データ項目:
****

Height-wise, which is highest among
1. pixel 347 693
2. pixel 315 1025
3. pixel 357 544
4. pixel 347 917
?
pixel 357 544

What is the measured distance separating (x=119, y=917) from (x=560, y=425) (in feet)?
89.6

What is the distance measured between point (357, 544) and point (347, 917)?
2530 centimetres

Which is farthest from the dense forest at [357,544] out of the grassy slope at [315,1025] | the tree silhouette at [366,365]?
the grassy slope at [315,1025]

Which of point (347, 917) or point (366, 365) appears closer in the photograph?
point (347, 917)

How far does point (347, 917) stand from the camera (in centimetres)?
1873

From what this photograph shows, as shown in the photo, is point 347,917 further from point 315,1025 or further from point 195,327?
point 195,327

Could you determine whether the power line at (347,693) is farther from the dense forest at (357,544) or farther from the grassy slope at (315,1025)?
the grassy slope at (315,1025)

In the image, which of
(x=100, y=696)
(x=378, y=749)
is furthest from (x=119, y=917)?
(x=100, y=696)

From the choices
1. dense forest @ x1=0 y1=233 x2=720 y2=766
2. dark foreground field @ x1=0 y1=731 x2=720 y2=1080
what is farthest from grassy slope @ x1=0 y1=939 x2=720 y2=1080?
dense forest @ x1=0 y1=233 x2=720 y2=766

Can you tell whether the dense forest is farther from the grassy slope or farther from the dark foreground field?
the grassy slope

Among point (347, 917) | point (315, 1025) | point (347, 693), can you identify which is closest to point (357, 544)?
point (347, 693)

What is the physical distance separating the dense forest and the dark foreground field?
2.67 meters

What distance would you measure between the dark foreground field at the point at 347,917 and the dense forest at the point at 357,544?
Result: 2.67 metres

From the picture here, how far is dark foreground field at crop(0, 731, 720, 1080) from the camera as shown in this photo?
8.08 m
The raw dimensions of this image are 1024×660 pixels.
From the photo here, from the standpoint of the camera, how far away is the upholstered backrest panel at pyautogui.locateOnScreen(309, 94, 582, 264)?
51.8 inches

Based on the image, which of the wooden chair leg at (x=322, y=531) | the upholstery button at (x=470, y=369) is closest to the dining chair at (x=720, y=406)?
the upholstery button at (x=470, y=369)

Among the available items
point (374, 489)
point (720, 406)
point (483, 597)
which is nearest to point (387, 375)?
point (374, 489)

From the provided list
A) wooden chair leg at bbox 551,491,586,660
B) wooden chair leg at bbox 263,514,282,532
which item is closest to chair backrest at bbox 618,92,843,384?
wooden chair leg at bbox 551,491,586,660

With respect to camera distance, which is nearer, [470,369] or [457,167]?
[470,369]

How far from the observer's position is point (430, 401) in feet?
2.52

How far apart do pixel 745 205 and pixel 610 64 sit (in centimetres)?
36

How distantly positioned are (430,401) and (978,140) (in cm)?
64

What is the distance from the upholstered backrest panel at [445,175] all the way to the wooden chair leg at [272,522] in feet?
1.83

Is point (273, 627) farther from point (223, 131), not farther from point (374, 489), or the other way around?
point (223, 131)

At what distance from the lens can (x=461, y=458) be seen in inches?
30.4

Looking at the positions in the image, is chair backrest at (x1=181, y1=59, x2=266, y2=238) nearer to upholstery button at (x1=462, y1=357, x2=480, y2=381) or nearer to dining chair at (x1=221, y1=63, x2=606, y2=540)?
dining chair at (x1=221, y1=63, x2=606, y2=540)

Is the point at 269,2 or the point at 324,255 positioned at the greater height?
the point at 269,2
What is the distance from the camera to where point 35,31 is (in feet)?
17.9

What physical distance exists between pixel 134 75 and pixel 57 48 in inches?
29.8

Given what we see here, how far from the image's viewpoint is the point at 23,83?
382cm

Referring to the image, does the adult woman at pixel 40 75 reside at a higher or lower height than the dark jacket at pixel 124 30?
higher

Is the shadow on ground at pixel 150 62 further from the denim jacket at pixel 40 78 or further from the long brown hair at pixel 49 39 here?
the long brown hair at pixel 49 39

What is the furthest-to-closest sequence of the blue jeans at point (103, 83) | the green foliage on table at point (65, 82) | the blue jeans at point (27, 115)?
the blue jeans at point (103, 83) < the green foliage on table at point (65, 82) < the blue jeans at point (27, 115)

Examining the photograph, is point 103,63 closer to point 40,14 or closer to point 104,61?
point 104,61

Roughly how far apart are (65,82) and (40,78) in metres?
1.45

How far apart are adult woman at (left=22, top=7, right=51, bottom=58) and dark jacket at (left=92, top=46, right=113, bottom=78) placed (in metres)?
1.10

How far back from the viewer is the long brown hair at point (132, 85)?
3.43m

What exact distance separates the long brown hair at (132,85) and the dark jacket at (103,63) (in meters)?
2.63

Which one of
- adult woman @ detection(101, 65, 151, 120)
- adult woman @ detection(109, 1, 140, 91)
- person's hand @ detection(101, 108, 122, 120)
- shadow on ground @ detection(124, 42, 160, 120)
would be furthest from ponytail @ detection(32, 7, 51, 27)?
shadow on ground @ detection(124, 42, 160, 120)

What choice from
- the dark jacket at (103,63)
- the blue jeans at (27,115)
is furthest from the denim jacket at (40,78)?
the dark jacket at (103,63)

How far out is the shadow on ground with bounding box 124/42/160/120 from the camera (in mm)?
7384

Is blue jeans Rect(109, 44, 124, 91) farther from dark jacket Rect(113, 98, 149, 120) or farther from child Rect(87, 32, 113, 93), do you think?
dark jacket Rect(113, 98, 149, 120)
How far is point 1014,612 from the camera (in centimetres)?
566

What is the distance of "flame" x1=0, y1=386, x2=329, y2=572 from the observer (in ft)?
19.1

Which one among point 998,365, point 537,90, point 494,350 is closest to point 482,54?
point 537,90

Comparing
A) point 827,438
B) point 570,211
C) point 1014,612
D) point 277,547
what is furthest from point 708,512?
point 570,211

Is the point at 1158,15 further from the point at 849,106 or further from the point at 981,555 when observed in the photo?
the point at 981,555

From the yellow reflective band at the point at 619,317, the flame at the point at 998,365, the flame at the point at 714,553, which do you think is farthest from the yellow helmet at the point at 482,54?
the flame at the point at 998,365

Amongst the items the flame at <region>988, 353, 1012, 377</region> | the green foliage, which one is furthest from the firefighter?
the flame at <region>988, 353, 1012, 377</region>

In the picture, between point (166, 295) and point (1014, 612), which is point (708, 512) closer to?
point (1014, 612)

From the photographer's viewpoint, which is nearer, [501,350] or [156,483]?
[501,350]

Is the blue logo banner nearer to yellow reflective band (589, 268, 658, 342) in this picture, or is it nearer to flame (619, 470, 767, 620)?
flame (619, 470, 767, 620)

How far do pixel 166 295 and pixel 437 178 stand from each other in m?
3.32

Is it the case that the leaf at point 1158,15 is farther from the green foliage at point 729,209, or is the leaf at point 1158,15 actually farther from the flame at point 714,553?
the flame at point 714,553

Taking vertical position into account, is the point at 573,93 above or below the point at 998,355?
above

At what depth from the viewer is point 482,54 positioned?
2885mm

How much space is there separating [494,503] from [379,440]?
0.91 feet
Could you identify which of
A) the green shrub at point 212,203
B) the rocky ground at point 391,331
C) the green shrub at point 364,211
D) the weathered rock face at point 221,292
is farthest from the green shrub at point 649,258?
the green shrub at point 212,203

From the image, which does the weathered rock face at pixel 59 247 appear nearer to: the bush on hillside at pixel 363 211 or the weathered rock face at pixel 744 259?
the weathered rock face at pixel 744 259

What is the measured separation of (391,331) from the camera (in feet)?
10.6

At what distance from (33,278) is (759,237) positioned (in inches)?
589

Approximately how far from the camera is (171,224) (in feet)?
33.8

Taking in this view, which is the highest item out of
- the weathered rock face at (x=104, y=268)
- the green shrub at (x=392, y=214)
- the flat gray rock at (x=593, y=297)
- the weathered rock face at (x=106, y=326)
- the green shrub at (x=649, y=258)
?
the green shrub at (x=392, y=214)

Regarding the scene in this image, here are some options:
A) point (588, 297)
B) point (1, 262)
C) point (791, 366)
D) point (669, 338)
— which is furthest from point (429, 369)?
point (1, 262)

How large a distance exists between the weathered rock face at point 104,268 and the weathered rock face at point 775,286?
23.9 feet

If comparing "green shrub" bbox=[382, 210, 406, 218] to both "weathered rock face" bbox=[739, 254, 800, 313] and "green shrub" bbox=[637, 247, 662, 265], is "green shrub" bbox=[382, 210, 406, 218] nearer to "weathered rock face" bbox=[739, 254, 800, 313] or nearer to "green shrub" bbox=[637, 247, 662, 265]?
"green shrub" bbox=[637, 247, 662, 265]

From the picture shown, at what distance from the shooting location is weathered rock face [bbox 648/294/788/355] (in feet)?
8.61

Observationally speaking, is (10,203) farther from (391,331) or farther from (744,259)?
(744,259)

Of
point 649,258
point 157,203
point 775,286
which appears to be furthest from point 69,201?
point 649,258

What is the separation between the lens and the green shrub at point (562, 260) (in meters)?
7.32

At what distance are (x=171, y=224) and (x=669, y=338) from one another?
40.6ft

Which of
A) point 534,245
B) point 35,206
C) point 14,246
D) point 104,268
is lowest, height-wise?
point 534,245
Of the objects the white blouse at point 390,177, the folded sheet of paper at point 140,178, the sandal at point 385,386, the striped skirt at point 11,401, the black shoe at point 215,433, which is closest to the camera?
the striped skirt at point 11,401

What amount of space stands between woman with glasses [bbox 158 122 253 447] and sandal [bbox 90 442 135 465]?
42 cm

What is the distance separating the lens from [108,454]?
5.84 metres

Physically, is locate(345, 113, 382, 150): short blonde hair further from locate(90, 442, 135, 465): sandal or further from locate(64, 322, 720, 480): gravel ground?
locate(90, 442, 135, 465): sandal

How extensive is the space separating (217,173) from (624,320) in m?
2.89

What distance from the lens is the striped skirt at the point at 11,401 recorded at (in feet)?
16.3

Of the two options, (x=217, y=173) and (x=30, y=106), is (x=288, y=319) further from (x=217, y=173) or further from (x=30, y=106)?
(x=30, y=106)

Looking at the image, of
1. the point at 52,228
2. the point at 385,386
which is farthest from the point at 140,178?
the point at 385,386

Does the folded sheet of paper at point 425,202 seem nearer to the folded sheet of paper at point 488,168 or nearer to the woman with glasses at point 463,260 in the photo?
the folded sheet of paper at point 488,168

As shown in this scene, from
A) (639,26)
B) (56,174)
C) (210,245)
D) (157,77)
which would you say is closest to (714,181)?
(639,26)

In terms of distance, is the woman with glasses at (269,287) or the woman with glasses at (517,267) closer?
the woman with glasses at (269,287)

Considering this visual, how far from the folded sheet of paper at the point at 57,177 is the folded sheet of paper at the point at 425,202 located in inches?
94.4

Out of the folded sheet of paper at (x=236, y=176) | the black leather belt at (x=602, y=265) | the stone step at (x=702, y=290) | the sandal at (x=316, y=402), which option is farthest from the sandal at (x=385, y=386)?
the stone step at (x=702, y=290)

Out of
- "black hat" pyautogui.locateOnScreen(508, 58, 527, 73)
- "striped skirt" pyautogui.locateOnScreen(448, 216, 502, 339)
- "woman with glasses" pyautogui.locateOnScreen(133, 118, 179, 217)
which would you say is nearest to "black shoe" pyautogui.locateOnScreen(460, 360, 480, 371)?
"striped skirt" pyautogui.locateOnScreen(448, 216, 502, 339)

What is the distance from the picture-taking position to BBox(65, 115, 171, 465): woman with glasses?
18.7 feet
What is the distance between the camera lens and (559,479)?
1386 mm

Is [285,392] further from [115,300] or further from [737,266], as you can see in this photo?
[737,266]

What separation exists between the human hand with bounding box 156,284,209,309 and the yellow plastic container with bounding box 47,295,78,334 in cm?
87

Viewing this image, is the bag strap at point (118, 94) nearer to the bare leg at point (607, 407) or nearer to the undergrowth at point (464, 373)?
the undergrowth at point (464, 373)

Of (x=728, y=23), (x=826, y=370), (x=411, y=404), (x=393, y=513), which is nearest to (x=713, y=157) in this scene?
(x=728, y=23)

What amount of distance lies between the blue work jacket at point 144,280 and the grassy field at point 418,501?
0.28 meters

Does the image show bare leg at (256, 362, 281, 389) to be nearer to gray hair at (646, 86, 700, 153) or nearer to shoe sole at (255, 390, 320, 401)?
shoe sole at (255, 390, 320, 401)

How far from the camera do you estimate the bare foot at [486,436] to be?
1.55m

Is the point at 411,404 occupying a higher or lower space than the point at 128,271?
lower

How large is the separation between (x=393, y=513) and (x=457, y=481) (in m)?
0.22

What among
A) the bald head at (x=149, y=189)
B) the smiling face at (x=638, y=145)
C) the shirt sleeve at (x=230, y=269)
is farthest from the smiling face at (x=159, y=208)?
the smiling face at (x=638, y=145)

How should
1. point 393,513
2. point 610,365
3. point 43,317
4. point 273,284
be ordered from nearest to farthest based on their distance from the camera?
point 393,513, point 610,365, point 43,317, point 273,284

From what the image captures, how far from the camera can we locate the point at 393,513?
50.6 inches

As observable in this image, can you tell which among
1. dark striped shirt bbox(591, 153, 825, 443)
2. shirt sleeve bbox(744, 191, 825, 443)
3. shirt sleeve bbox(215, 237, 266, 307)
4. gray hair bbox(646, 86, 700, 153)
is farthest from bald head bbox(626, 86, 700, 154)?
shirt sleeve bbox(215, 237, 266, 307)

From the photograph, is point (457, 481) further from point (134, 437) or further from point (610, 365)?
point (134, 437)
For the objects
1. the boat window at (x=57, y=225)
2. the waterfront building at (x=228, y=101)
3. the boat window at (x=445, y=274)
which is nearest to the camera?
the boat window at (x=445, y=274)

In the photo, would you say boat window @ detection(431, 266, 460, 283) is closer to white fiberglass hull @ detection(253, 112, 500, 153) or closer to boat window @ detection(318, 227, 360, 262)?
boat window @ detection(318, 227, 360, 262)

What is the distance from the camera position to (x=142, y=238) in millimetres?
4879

****

**課題の内容**
「In the image, which of」を含む行から「2.67 meters」を含む行まで（両端を含む）を、空行を除いて1行を1つの文字列とするJSONリストに整えよ。

**解答**
[
  "In the image, which of",
  "(x=100, y=696)",
  "(x=378, y=749)",
  "is furthest from (x=119, y=917)?",
  "(x=100, y=696)",
  "From the choices",
  "1. dense forest @ x1=0 y1=233 x2=720 y2=766",
  "2. dark foreground field @ x1=0 y1=731 x2=720 y2=1080",
  "what is farthest from grassy slope @ x1=0 y1=939 x2=720 y2=1080?",
  "dense forest @ x1=0 y1=233 x2=720 y2=766",
  "Can you tell whether the dense forest is farther from the grassy slope or farther from the dark foreground field?",
  "the grassy slope",
  "Among point (347, 917) | point (315, 1025) | point (347, 693), can you identify which is closest to point (357, 544)?",
  "point (347, 693)",
  "What is the physical distance separating the dense forest and the dark foreground field?",
  "2.67 meters"
]